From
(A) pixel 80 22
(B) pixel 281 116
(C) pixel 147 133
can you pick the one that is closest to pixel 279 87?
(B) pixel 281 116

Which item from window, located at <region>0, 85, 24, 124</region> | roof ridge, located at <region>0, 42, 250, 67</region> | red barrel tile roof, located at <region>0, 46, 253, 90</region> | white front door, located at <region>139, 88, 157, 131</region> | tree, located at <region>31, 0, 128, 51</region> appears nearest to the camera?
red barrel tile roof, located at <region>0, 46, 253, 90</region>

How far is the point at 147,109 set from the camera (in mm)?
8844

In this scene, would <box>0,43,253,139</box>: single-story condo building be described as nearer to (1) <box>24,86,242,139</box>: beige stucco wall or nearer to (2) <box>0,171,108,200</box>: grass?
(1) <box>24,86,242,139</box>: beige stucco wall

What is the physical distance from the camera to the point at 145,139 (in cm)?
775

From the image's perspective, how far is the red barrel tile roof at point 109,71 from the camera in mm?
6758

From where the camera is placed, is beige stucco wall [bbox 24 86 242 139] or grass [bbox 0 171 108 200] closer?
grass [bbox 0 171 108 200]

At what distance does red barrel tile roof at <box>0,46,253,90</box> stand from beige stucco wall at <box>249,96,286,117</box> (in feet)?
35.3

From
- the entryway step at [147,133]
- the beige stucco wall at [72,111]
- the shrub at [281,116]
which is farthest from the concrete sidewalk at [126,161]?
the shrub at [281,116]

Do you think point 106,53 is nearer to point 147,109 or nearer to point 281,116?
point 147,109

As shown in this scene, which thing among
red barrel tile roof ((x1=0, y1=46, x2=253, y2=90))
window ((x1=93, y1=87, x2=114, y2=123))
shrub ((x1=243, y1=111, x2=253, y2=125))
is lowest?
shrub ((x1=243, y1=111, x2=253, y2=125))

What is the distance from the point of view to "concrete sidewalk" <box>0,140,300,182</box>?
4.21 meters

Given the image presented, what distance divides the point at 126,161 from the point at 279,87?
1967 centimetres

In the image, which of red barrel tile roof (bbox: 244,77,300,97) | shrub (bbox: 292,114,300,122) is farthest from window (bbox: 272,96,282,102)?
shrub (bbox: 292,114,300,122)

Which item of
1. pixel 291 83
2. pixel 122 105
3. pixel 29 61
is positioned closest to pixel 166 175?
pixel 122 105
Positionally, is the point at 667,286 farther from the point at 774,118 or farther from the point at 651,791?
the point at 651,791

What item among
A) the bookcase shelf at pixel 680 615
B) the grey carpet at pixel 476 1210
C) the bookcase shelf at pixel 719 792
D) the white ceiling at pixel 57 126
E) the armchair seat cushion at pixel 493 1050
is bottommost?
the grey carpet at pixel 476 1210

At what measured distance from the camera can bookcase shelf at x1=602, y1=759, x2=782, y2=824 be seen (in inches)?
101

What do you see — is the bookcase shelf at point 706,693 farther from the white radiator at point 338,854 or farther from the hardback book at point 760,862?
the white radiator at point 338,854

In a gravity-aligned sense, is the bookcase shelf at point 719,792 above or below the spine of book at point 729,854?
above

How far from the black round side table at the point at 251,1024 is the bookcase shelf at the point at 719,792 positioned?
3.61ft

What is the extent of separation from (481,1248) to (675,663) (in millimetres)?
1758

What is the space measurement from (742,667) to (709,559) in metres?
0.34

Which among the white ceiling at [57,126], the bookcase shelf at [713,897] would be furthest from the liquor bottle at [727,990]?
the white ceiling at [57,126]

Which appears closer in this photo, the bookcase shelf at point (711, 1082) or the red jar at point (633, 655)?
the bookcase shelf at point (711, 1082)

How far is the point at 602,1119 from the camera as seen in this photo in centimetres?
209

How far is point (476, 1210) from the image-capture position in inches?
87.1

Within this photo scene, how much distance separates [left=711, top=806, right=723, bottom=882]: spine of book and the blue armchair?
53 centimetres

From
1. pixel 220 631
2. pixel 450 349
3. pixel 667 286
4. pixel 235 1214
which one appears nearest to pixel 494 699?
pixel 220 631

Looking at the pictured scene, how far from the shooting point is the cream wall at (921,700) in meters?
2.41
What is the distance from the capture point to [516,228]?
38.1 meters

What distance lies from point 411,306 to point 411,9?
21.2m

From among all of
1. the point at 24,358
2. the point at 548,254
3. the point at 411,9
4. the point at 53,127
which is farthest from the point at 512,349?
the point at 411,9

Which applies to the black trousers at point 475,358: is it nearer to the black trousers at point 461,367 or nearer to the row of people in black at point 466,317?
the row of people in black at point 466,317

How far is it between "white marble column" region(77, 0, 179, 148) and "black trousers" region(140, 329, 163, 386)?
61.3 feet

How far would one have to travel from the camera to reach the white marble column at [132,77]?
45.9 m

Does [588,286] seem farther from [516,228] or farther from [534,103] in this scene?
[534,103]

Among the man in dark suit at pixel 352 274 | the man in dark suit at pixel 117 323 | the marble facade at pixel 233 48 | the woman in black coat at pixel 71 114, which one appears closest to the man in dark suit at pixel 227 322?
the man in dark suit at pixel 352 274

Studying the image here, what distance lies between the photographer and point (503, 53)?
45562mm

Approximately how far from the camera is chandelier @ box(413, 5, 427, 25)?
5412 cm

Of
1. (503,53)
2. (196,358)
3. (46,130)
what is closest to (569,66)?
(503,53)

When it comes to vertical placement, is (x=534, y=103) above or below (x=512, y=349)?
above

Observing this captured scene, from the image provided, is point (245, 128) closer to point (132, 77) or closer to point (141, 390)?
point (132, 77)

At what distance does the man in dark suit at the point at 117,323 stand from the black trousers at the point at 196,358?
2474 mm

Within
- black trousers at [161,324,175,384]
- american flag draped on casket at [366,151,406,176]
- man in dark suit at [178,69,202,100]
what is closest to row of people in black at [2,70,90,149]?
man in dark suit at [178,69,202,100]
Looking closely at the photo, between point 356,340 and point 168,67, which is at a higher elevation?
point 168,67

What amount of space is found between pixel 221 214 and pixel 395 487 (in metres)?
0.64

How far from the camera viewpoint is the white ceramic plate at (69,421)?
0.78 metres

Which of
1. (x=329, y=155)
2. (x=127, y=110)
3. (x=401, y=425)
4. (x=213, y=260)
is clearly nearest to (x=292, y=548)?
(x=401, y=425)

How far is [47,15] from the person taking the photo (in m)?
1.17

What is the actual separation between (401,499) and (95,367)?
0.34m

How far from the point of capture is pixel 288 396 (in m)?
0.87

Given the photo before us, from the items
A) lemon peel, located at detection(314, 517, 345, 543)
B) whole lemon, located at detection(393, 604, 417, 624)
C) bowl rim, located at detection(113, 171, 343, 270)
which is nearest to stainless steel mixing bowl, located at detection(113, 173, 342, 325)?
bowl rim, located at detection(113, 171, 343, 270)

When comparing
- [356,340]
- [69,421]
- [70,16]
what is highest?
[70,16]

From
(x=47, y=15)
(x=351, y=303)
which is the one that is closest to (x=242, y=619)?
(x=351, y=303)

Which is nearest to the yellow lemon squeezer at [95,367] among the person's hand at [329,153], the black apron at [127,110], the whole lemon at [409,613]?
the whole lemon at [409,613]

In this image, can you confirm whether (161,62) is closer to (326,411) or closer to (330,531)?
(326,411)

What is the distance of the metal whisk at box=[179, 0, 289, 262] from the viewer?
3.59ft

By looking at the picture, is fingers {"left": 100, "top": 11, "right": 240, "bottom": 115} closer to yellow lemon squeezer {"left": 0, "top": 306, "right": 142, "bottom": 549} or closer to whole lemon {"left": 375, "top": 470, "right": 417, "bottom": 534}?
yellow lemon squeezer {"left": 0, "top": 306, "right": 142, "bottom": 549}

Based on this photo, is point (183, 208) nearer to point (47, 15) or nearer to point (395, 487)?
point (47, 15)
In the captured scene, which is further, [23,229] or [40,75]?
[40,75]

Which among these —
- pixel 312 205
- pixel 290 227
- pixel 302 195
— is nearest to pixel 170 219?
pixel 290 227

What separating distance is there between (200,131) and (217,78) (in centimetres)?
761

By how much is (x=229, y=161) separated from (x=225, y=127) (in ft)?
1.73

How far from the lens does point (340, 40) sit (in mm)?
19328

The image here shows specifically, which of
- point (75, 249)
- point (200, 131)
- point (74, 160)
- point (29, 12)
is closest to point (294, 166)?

Goal of the exercise ->
Write out once more the lines above beginning at the line with "By looking at"; continue through the final line and stop there.

Output of the task ->
By looking at the picture, is fingers {"left": 100, "top": 11, "right": 240, "bottom": 115} closer to yellow lemon squeezer {"left": 0, "top": 306, "right": 142, "bottom": 549} or closer to whole lemon {"left": 375, "top": 470, "right": 417, "bottom": 534}?
yellow lemon squeezer {"left": 0, "top": 306, "right": 142, "bottom": 549}

Based on this photo, is point (183, 208) nearer to point (47, 15) or nearer to point (395, 487)?
point (47, 15)
In the captured scene, which is further, [23,229] or [40,75]?
[40,75]

Which among these —
- pixel 312 205
- pixel 290 227
- pixel 302 195
— is nearest to pixel 170 219?
pixel 290 227

What separating distance is there between (200,131) and (217,78) (in centimetres)?
761

By how much is (x=229, y=161) separated from (x=225, y=127) (in ft)?
1.73

How far from the lens does point (340, 40) sit (in mm)?
19328

The image here shows specifically, which of
- point (75, 249)
- point (200, 131)
- point (74, 160)
- point (29, 12)
is closest to point (294, 166)?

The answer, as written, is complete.